前幾日察覺他愈發越界,才將他貶離御前,沒想到時至今日,他終於想明白了,前來請罪。
「臣……」白朗抬頭看向宏光帝:「想做陛下的惡犬。」
宏光帝眉毛一挑,終於露出了一絲興趣,「惡犬?」他玩味地念出這兩個字,沉吟片刻,轉頭看向餘有全,「皇后宮中,背主的人都如何處置?」
「回陛下,依宮規,背主者,杖殺之。」餘有全道,又笑眯眯補充:「尋常人受個十幾、二十杖,就一命嗚呼了。」
宏光帝由上至下,打量挺著胸膛跪得筆直的白朗,這般模樣,倒是有幾分像那人的堅毅,也不再給人以往那種畫虎不成反類犬的感覺,呵……脫胎換骨了嗎?

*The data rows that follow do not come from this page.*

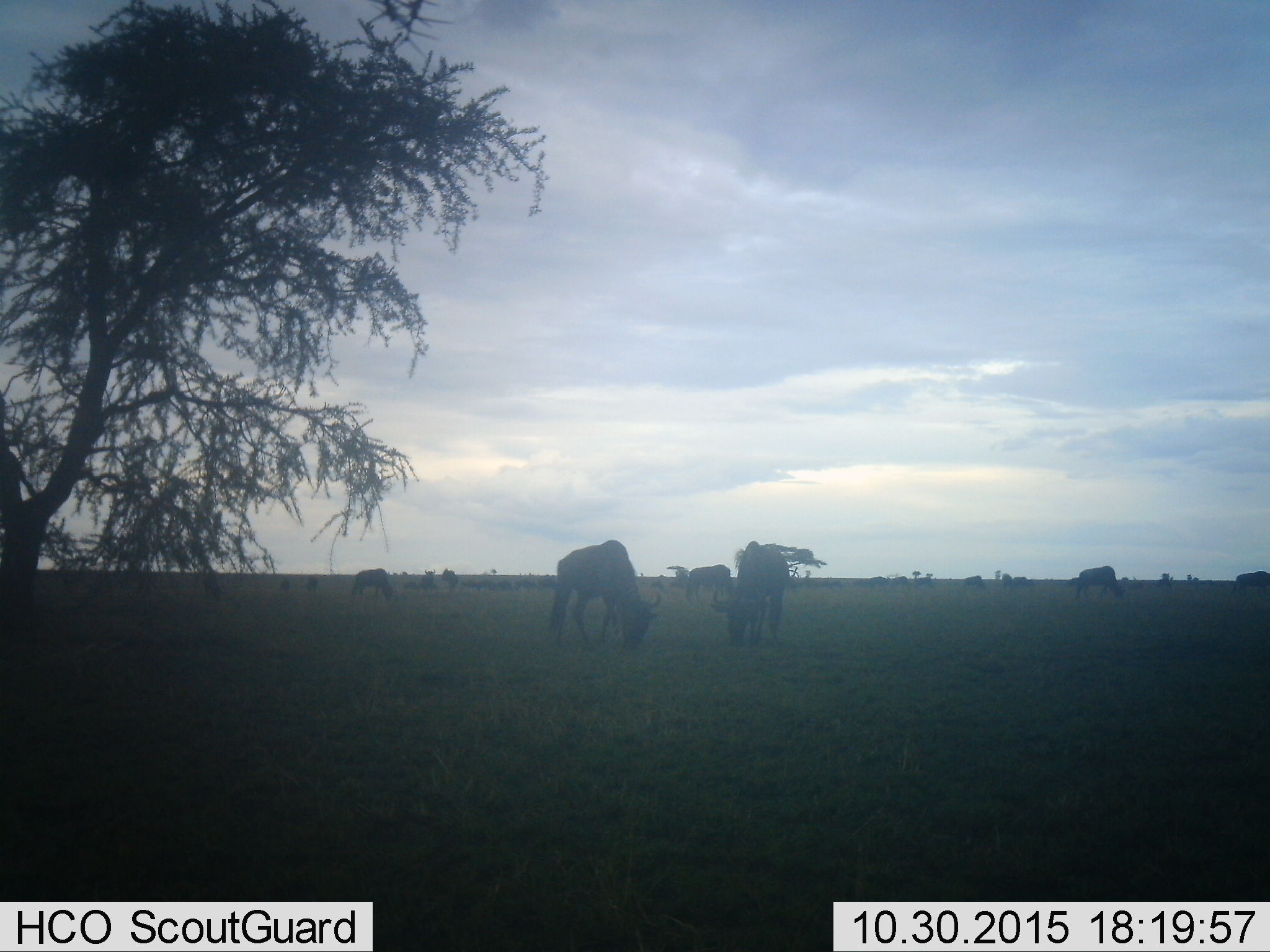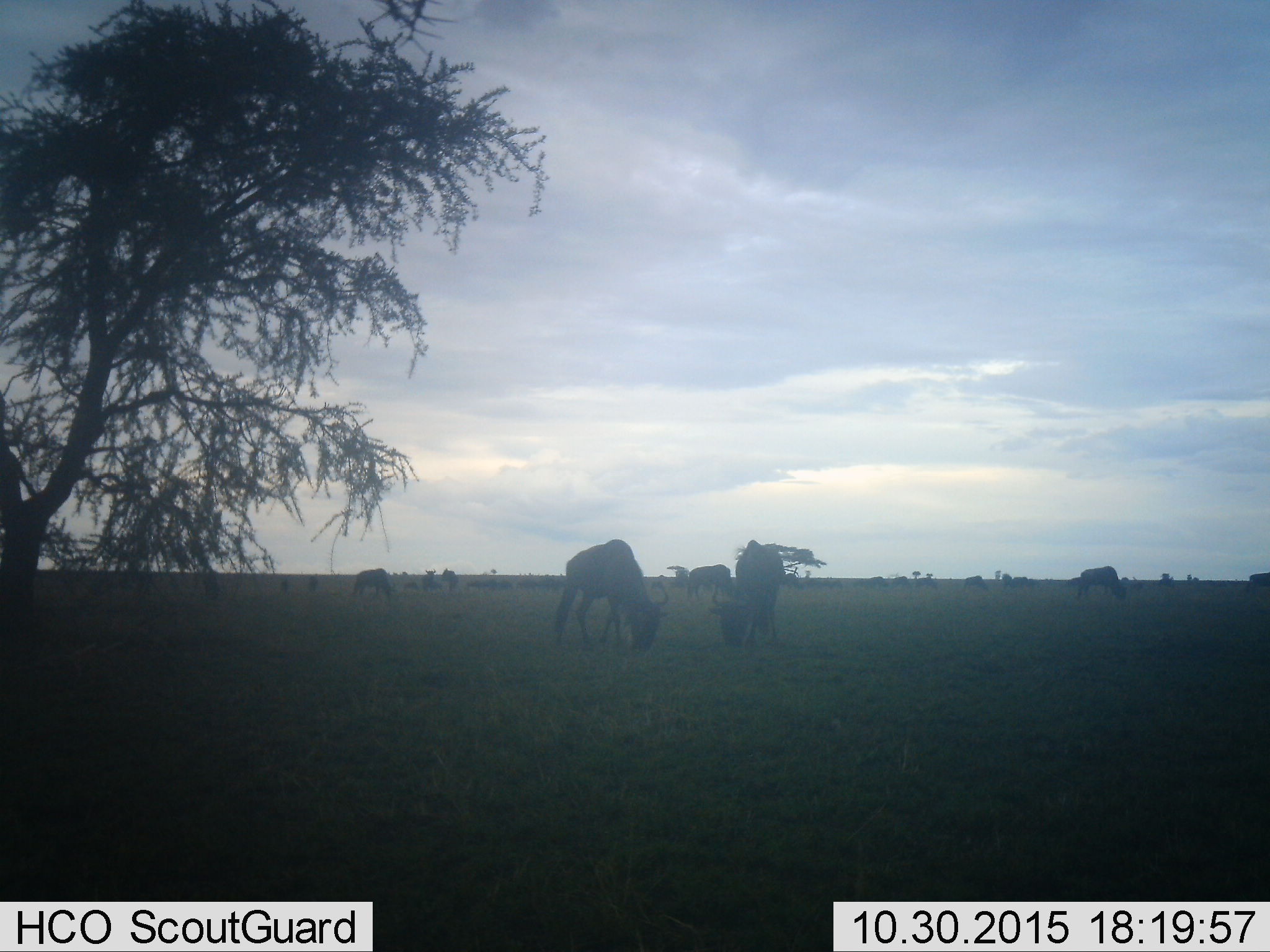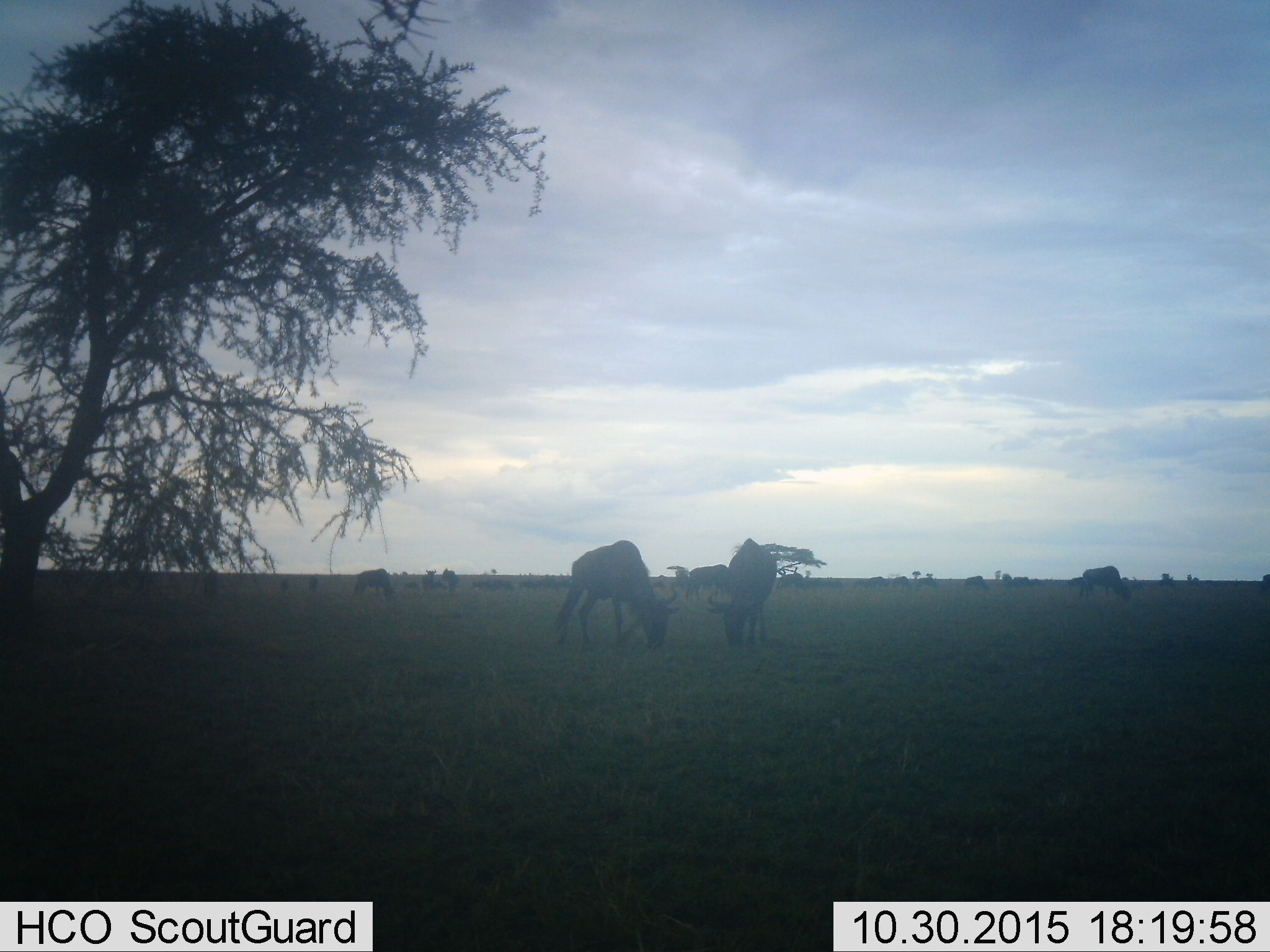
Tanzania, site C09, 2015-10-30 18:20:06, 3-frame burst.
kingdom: Animalia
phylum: Chordata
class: Mammalia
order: Artiodactyla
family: Bovidae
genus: Connochaetes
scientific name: Connochaetes taurinus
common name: blue wildebeest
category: wildebeest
Wildebeest (blue wildebeest) (Connochaetes taurinus), count 11-50. Behavior (volunteer vote fractions): standing 40%, resting 0%, moving 27%, interacting 7%. Young present (vote fraction): 7%. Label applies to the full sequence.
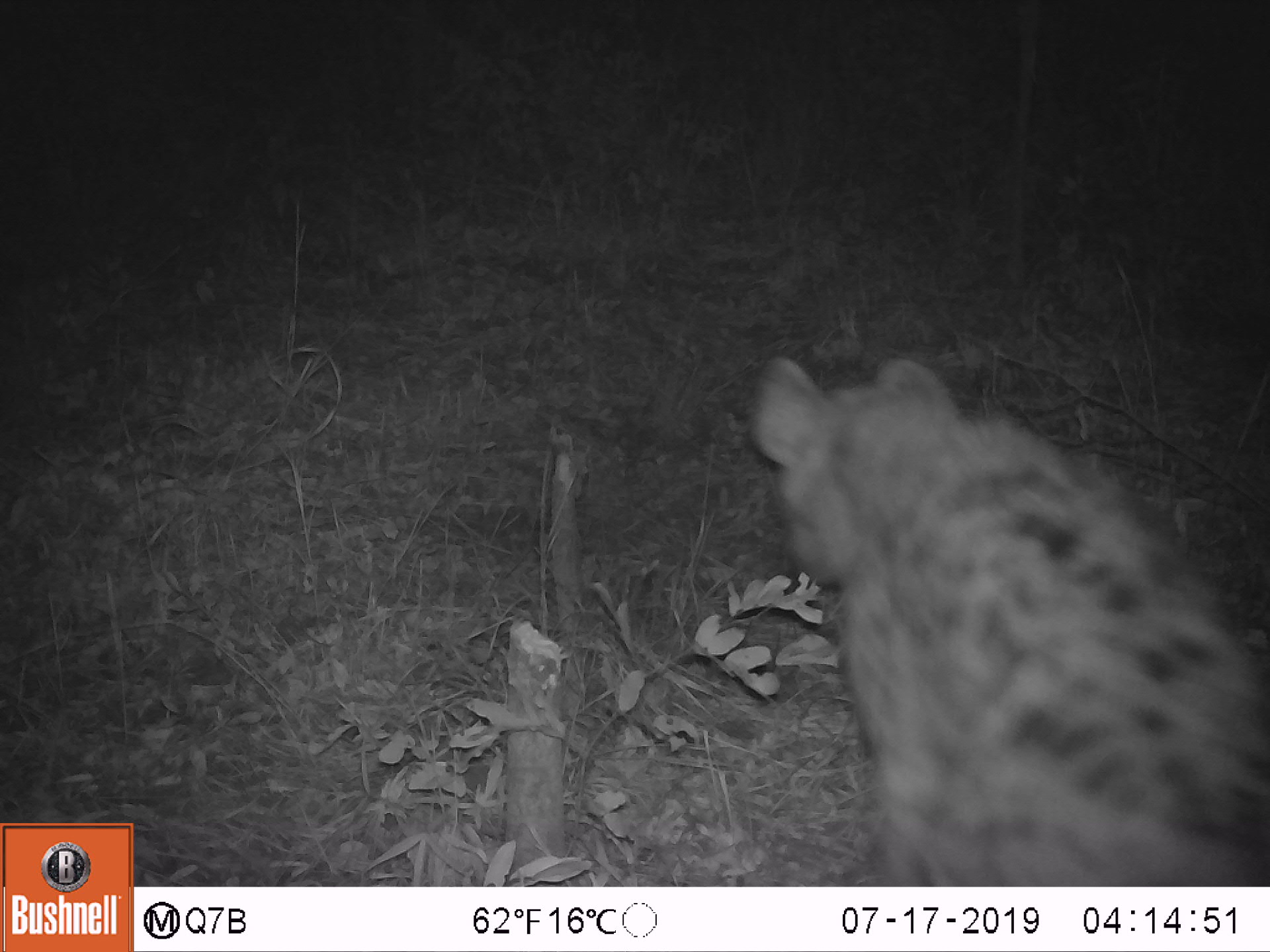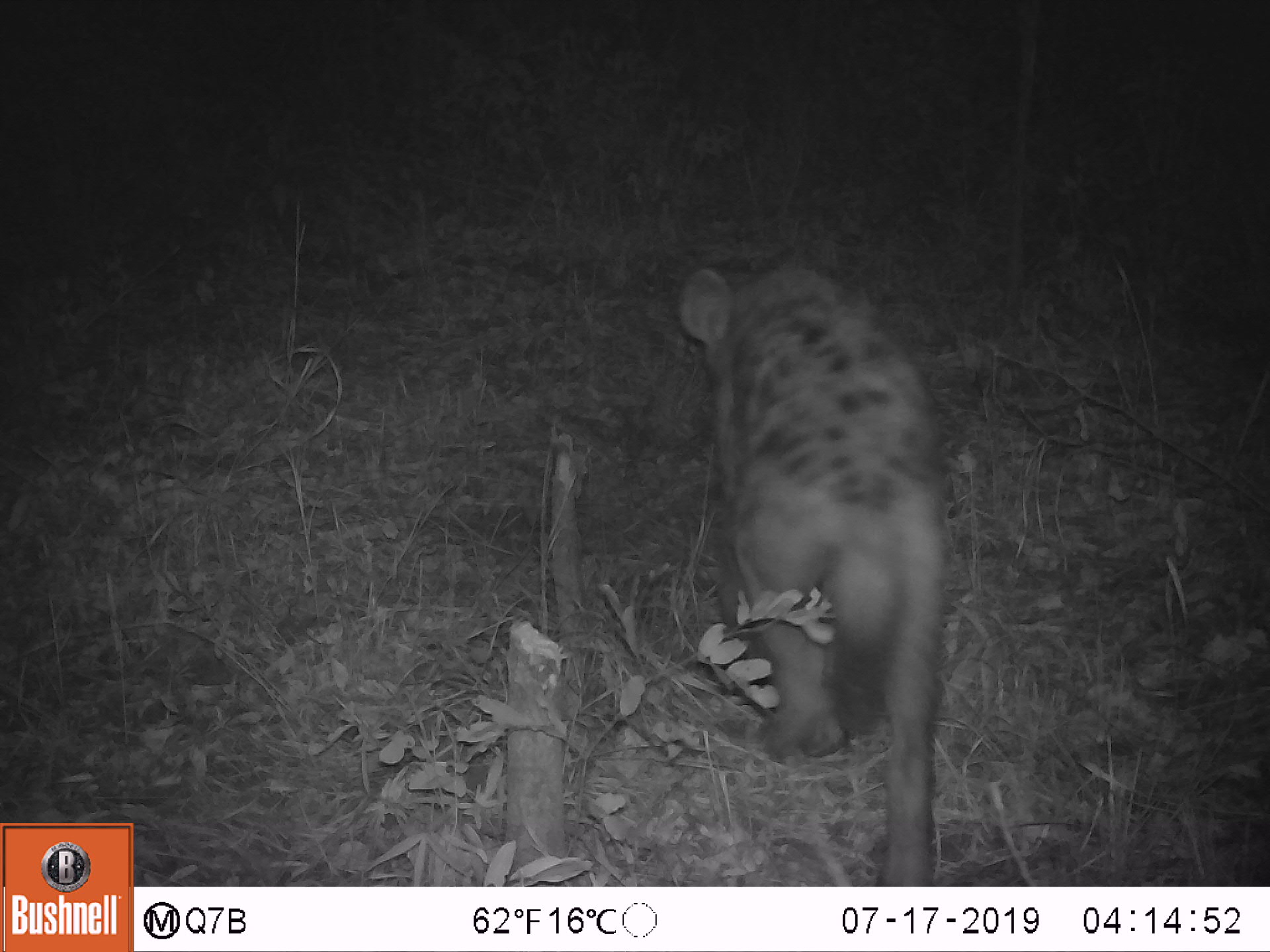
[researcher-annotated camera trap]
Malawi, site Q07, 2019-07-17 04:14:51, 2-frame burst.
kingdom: Animalia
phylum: Chordata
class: Mammalia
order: Carnivora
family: Hyaenidae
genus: Crocuta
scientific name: Crocuta crocuta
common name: spotted hyena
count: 1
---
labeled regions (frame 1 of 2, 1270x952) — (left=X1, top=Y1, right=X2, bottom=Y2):
spotted hyena: (left=745, top=349, right=1268, bottom=884)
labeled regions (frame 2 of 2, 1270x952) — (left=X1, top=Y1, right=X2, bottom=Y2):
spotted hyena: (left=669, top=254, right=965, bottom=884)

視線落在他的腰胯,宏光帝露出一絲笑意:「咱們白大人,可不是尋常人。」
「三十杖!若是還活著,就回來——」宏光帝看著白朗的眼睛,低沉的嗓音近似蠱惑:「——做朕的惡犬。」
「臣,謝主隆恩!」
翌日,宮裡傳起了兩種風聲。
一是,被貶離御前的前禁衛軍副統領白朗,昨日受了三十杖杖刑,被調回了御前!陛下還派了太醫前去給他治傷!
二是,前日宣王面見北狄使者,選的場合卻是抱春閣!那可是個有名的小倌館!而當晚服侍宣王的頭牌潤玉公子稱,願做宣王衣上塵。
一時間,潤玉公子的身份水漲船高,無數好男風者但求一見,想一睹宣王看中的人的真容,更想從他口中知道,宣王到底如何了得。
白朗復寵,潤玉揚名,皆因男色。前者意料之外卻在情理之中,後者,完全是一聲驚雷平地起!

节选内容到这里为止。